The prison keeper chose an inopportune moment to look around the doorway into the cell. He and the king locked gazes, and the king’s eyes narrowed while the prison keeper’s widened. Then the angry flush in the king’s cheeks faded away. He let the queen’s message drop from his hand, his face as white as the paper it was written on. He reached for the chair, and his hook banged awkwardly over the top of it. He was swaying as he turned to catch his balance with his remaining hand. Philologos was nearest and raised his hands to help, but backed away. They waited. The king held the chair, stared into invisible space, and slowly his color came back. He started to speak twice, an
d stopped. He experimented with a small breath, then took a deeper one, and finally spoke without turning his head.
“I don’t care whose orders you think you are following, Captain, but you will see that Relius is moved to the palace infirmary and some physician, other than the butcher down here, treats him. Get Petrus. I will take your squad with me. You may keep mine. Send Costis to his bed before he falls over.”
He waited to see if Teleus was going to argue.

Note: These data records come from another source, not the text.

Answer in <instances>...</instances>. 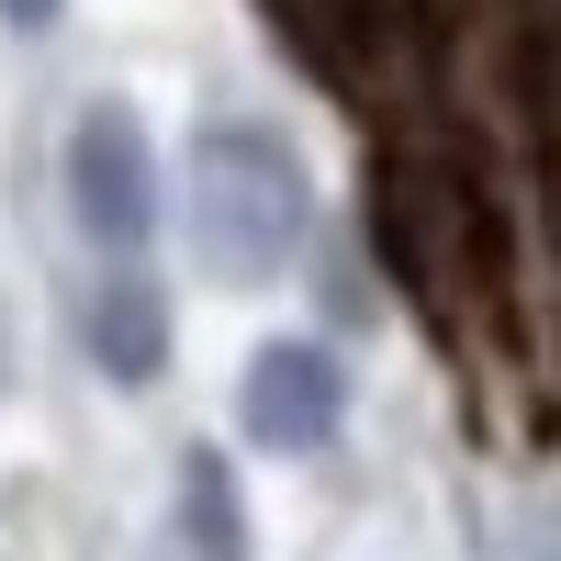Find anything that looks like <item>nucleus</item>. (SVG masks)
Instances as JSON below:
<instances>
[{"instance_id":"20e7f679","label":"nucleus","mask_w":561,"mask_h":561,"mask_svg":"<svg viewBox=\"0 0 561 561\" xmlns=\"http://www.w3.org/2000/svg\"><path fill=\"white\" fill-rule=\"evenodd\" d=\"M79 348H90V370H102V382L147 393L158 370H169V293H158L147 270H113L102 293L79 304Z\"/></svg>"},{"instance_id":"f257e3e1","label":"nucleus","mask_w":561,"mask_h":561,"mask_svg":"<svg viewBox=\"0 0 561 561\" xmlns=\"http://www.w3.org/2000/svg\"><path fill=\"white\" fill-rule=\"evenodd\" d=\"M180 237H192V270L225 280V293H259L304 259L314 237V180L293 158L280 124H203L180 147Z\"/></svg>"},{"instance_id":"f03ea898","label":"nucleus","mask_w":561,"mask_h":561,"mask_svg":"<svg viewBox=\"0 0 561 561\" xmlns=\"http://www.w3.org/2000/svg\"><path fill=\"white\" fill-rule=\"evenodd\" d=\"M68 214L102 259H135L158 237V147L124 102H90L68 124Z\"/></svg>"},{"instance_id":"0eeeda50","label":"nucleus","mask_w":561,"mask_h":561,"mask_svg":"<svg viewBox=\"0 0 561 561\" xmlns=\"http://www.w3.org/2000/svg\"><path fill=\"white\" fill-rule=\"evenodd\" d=\"M0 393H12V314H0Z\"/></svg>"},{"instance_id":"39448f33","label":"nucleus","mask_w":561,"mask_h":561,"mask_svg":"<svg viewBox=\"0 0 561 561\" xmlns=\"http://www.w3.org/2000/svg\"><path fill=\"white\" fill-rule=\"evenodd\" d=\"M158 561H248V505H237V472L225 449H192L169 483V528H158Z\"/></svg>"},{"instance_id":"423d86ee","label":"nucleus","mask_w":561,"mask_h":561,"mask_svg":"<svg viewBox=\"0 0 561 561\" xmlns=\"http://www.w3.org/2000/svg\"><path fill=\"white\" fill-rule=\"evenodd\" d=\"M57 12H68V0H0V23H12V34H45Z\"/></svg>"},{"instance_id":"7ed1b4c3","label":"nucleus","mask_w":561,"mask_h":561,"mask_svg":"<svg viewBox=\"0 0 561 561\" xmlns=\"http://www.w3.org/2000/svg\"><path fill=\"white\" fill-rule=\"evenodd\" d=\"M237 427L270 449V460H314L325 438L348 427V370L325 337H270L237 382Z\"/></svg>"}]
</instances>
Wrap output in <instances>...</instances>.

It was Relius who spoke from where he lay, his voice thready but defiant.
“You cannot buy my loyalty.”
The king made a noise too harsh to be a laugh. He stepped around the chair, and holding his side with his left arm, he leaned close to the secretary. “You said no one down here was brave.” He lifted his hook near Relius’s face. Relius closed his eyes tightly, and the king ruefully withdrew it. Painfully he crouched down until his knees were on the filthy floor and one elbow was supporting him on the bench. He lifted his hand away from his side, lifted it to Relius’s face, brushed the sticking hair off his forehead, and said, speaking very gently, so that a man exhausted and in pain could understand, “You are pardoned, Relius, because I want you to be. Not because I want your loyalty.” He waited while the words sank in. “You can retire to a farm in the Gede Valley and keep goats, and be loyal to whomever you want. I don’t care.
“You are pardoned. Do you understand?”
Relius’s head nodded a fraction. Eugenides brushed his hand across the secretary’s forehead one more time. His words were still gentle, but he smiled as he said, “Don’t let Petrus put in too many stitches. They hurt like hell.”
He got to his feet slowly, but he didn’t make a sound. His attendants twitched, but didn’t offer to assist. The king stepped across the cell toward the door, his left leg moving slower than the right, making his steps uneven, his left arm pressed against his side. As he passed Teleus, he didn’t look at him.
“Her Majesty charged me with your safe return to bed,” Teleus said stiffly.
“I am going directly there. When you have seen Relius to a comfortable bed, you may tell Her Majesty so.”